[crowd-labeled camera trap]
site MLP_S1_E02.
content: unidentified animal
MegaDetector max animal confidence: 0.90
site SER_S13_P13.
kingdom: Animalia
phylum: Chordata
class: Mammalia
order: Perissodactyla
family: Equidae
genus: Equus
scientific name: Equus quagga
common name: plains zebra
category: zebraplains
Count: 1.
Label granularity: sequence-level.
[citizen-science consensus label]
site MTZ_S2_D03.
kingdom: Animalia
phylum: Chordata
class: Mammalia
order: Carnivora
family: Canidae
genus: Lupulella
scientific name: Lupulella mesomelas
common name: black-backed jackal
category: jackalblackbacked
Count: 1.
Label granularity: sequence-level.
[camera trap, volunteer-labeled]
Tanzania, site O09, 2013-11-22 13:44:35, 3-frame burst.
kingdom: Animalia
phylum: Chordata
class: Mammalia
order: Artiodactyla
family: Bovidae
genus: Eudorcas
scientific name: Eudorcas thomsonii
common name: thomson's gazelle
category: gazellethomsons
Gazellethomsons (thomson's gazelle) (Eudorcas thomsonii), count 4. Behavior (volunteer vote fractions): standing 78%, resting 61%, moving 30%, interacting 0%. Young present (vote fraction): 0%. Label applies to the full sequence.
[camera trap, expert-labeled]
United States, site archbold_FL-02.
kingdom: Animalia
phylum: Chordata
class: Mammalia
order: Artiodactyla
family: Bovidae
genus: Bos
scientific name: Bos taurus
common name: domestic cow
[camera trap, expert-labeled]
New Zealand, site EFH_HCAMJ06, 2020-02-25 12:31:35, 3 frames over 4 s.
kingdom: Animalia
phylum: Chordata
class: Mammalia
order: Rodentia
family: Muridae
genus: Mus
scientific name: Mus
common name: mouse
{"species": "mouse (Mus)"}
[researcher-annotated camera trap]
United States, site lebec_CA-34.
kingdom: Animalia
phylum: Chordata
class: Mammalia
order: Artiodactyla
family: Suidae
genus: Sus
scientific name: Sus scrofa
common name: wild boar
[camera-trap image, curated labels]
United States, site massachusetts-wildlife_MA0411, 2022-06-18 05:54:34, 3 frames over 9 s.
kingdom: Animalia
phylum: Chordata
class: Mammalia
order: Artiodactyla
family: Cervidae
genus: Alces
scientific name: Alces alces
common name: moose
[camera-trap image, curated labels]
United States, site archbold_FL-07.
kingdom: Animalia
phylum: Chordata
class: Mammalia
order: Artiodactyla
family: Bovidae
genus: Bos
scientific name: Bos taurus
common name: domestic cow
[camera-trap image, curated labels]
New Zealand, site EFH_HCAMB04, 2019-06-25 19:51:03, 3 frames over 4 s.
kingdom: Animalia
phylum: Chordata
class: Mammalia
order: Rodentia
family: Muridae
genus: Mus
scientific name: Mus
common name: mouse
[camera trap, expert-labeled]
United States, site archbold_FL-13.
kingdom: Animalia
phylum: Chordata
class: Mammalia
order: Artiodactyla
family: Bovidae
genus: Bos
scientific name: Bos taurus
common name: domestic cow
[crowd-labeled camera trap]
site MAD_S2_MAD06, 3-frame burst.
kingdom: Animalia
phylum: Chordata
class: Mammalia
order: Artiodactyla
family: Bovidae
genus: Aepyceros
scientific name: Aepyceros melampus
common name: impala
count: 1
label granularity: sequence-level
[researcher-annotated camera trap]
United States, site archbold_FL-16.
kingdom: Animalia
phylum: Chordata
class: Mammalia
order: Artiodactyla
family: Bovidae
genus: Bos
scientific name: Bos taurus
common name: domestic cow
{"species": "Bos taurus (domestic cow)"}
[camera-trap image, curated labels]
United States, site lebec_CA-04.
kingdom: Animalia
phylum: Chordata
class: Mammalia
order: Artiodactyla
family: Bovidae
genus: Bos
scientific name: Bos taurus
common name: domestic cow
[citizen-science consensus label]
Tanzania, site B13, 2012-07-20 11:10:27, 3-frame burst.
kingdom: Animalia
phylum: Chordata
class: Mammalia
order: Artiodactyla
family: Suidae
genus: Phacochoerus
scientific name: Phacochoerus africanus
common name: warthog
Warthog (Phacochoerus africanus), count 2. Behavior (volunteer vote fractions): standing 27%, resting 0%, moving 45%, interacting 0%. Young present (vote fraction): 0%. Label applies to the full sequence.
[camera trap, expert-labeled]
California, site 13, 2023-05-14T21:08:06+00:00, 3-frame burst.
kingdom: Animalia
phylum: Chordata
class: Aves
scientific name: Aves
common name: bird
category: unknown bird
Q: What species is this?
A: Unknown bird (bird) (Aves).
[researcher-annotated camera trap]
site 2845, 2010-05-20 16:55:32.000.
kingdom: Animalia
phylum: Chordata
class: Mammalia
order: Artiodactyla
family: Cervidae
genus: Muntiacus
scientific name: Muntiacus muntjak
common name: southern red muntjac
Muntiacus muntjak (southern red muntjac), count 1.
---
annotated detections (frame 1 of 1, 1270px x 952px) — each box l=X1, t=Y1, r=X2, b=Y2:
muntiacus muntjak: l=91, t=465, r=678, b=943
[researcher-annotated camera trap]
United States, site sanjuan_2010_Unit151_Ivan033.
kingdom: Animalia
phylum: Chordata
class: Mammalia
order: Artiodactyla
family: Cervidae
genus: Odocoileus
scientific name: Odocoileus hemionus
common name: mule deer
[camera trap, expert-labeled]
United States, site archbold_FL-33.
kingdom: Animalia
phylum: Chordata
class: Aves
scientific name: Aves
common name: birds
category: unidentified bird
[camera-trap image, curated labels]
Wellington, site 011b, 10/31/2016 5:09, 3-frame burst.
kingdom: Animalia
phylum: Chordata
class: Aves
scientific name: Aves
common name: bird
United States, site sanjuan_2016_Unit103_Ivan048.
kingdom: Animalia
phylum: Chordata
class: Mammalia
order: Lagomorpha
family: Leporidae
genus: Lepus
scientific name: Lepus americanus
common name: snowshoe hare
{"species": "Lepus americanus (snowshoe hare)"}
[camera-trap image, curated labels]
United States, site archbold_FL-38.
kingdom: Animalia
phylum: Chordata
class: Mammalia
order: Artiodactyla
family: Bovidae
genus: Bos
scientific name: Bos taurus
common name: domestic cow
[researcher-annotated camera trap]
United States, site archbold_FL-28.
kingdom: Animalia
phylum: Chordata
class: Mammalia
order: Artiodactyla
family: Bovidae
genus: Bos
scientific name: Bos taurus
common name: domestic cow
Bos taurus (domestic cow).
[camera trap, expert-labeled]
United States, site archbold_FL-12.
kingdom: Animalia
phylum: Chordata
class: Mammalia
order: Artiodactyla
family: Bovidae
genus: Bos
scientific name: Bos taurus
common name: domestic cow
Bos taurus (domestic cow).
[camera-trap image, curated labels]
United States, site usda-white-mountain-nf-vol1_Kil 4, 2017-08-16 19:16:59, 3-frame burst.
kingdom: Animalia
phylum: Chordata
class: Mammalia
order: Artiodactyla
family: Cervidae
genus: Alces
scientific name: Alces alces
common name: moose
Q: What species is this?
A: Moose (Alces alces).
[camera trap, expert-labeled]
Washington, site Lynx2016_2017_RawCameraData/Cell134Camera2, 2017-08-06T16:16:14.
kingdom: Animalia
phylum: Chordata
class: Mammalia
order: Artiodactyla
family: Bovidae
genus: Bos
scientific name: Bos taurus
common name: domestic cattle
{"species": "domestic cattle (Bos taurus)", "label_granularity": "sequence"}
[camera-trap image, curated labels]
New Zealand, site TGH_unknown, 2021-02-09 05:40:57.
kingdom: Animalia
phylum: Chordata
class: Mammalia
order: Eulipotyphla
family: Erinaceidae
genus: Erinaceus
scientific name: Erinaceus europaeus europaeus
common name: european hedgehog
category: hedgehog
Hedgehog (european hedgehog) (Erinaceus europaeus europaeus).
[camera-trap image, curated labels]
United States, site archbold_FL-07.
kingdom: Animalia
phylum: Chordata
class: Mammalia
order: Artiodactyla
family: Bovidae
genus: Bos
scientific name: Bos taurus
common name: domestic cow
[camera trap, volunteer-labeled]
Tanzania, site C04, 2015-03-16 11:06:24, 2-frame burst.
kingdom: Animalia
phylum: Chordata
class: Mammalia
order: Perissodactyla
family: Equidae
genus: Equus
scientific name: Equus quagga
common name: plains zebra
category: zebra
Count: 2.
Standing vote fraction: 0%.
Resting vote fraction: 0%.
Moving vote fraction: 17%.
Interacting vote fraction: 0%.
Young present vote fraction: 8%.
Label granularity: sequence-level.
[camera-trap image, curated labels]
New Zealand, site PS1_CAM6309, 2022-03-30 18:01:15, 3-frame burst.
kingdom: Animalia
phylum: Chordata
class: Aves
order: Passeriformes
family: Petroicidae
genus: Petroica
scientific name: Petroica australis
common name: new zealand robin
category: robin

+--

What is needed:
Filter on the word "over": copy each matching line from the entries above.

Answer section:
New Zealand, site EFH_HCAMJ06, 2020-02-25 12:31:35, 3 frames over 4 s.
United States, site massachusetts-wildlife_MA0411, 2022-06-18 05:54:34, 3 frames over 9 s.
New Zealand, site EFH_HCAMB04, 2019-06-25 19:51:03, 3 frames over 4 s.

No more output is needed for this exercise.